5. Dementsprechend ist die Rechtsfrage entscheidungserheblich, ob finanzielle Schwierigkeiten, die zur Versäumung von Fristen im Verfahren führen, als Wiedereinsetzungsgrund anerkannt werden. Artikel 122 EPU ist auf Euro-PCT-Anmeldungen gemäß Artikel 150 EPU und der Artikel 22 und 48 (2) a) PCT anwendbar. Artikel 48 (2) a) PCT bestimmt, daß jeder Vertragsstaat eine Fristüberschreitung als entschuldigt ansieht, wenn Gründe vorliegen, die nach seinem nationalen Recht zugelassen sind. Nationales Recht bedeutet im vorliegenden Fall, das Recht des regionalen Patentvertrags, also des EPU.

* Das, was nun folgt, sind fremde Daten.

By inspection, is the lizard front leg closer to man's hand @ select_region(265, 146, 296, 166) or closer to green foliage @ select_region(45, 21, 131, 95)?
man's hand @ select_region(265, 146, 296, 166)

6. Wie bereits die angefochtene Entscheidung ausgeführt hat, erwähnt Artikel 122 EPU wirtschaftliche Schwierigkeiten als Wiedereinsetzungsgrund nicht ausdrücklich. Andererseits enthält das EPU keine Bestimmung, die die Gewährung einer Vergünstigung in Fällen finanzieller Schwierigkeiten ausdrücklich ausschließt. Zur Klärung dieser Frage ist es daher erforderlich, die Arbeitsunterlagen der Münchner Konferenz zu Rate zu ziehen, um die Absichten der Urheber des Ubereinkommens festzustellen. War es ihre Absicht, arme Anmelder oder Anmelder, die sich zeitweise in finanziellen Schwierigkeiten befanden, von der Erlangung europäischer Patente auszuschließen? Den Arbeitsunterlagen der Münchner Diplomatischen Konferenz, die sich mit dem Armenrecht oder dem "Poor Law" befassen, ist lediglich die Feststellung zu entnehmen, daß ausdrückliche Bestimmungen im EPU über finanzielle Schwierigkeiten des Anmelders als überflüssig angesehen wurden, weil davon ausgegangen wurde, daß Vergünstigungen im Falle finanzieller Schwierigkeiten soweit möglich von den Vertragsstaaten selbst gewährt werden würden. Daraus folgt, daß nicht beabsichtigt gewesen sein kann, arme Anmelder von der Erlangung europäischer Patente auszuschließen. Im Gegenteil stellt der Hinweis auf die Möglichkeit finanzieller Unterstützung durch die Behörden der Vertragsstaaten klar unter Beweis, daß man an eine Linderung wirtschaftlicher Härten soweit möglich sehr wohl gedacht hat. Nach Auffassung der Kammer ist das der Grund, weshalb das EPU finanzielle Schwierigkeiten als Wiedereinsetzungsgrund gemäß Artikel 122 EPU weder ausdrücklich ausschließt noch ausdrücklich erwähnt. Die Frage, ob Artikel 122 EPU in Fällen länger andauernder finanzieller Schwierigkeiten anwendbar ist, ist bereits in einer unveröffentlichten Entscheidung der Juristischen Beschwerdekammer angeschnitten worden (J 11/83). Die Beantwortung wurde jedoch dahingestellt, weil in dem damals zu entscheidenden Fall der Beschwerdeführer die nach den Umständen gebotene Sorgfalt nicht beachtet hatte (s. Nr. 7 der Gründe der Entscheidung).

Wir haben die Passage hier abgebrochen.